Solar water-splitting method to provide clean energy
Researchers from Rice University have demonstrated an efficient new way to capture the energy from sunlight and convert it into clean, renewable energy by splitting water molecules.
Washington: Researchers from Rice University have demonstrated an efficient new way to capture the energy from sunlight and convert it into clean, renewable energy by splitting water molecules.
The technology relies on a configuration of light-activated gold nanoparticles that harvest sunlight and transfer solar energy to highly excited electrons, which scientists sometimes refer to as "hot electrons".
"Hot electrons have the potential to drive very useful chemical reactions but they decay very rapidly and people have struggled to harness their energy," said lead researcher Isabell Thomann, assistant professor at Rice University.

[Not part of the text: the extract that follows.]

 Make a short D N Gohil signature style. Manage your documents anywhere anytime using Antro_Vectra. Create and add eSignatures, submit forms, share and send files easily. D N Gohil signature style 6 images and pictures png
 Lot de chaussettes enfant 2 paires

For example, most of the energy losses in today's best photovoltaic solar panels are the result of hot electrons that cool within a few trillionths of a second and release their energy as wasted heat.

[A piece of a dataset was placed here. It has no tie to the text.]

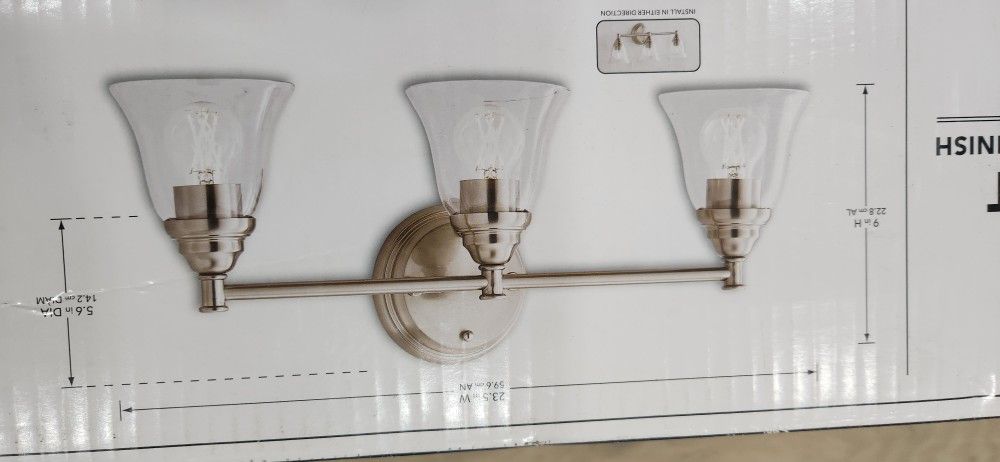 5 Piece Bath Set New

Capturing these high-energy electrons before they cool could allow solar-energy providers to significantly increase their solar-to-electric power-conversion efficiencies and meet the goal of reducing the cost of solar electricity.

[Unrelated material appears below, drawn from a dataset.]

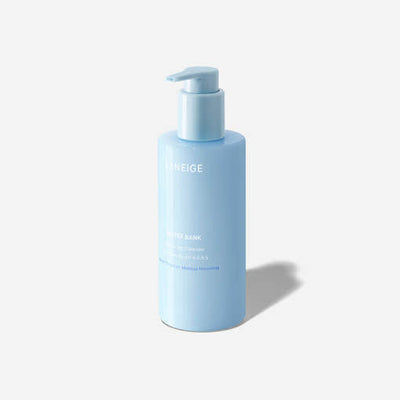 LANEIGE Water Bank Gentle Gel Cleanser 250ml - deep cleansing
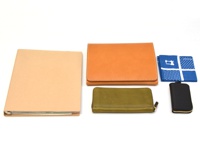 収納物:A4リングファイル、iPadも入るトラベルパッドホルダー(KB-1)、ファスナー長財布(WL-58)、ハンカチ、キーケース(KE-2。)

In the light-activated nanoparticles, light is captured and converted into plasmons, waves of electrons that flow like a fluid across the metal surface of the nanoparticles.
Plasmons are high-energy states that are short-lived but researchers have found ways to capture plasmonic energy and convert it into useful heat or light.
Plasmonic nanoparticles also offer one of the most promising means of harnessing the power of "hot electrons".
"Utilising hot electron solar water-splitting technologies were on par with considerably more complicated structures that also use more expensive components," Thomann said.
"We are confident that we can optimise our system to significantly improve upon the results we have already seen," he added.
The findings were described in the American Chemical Society journal Nano Letters.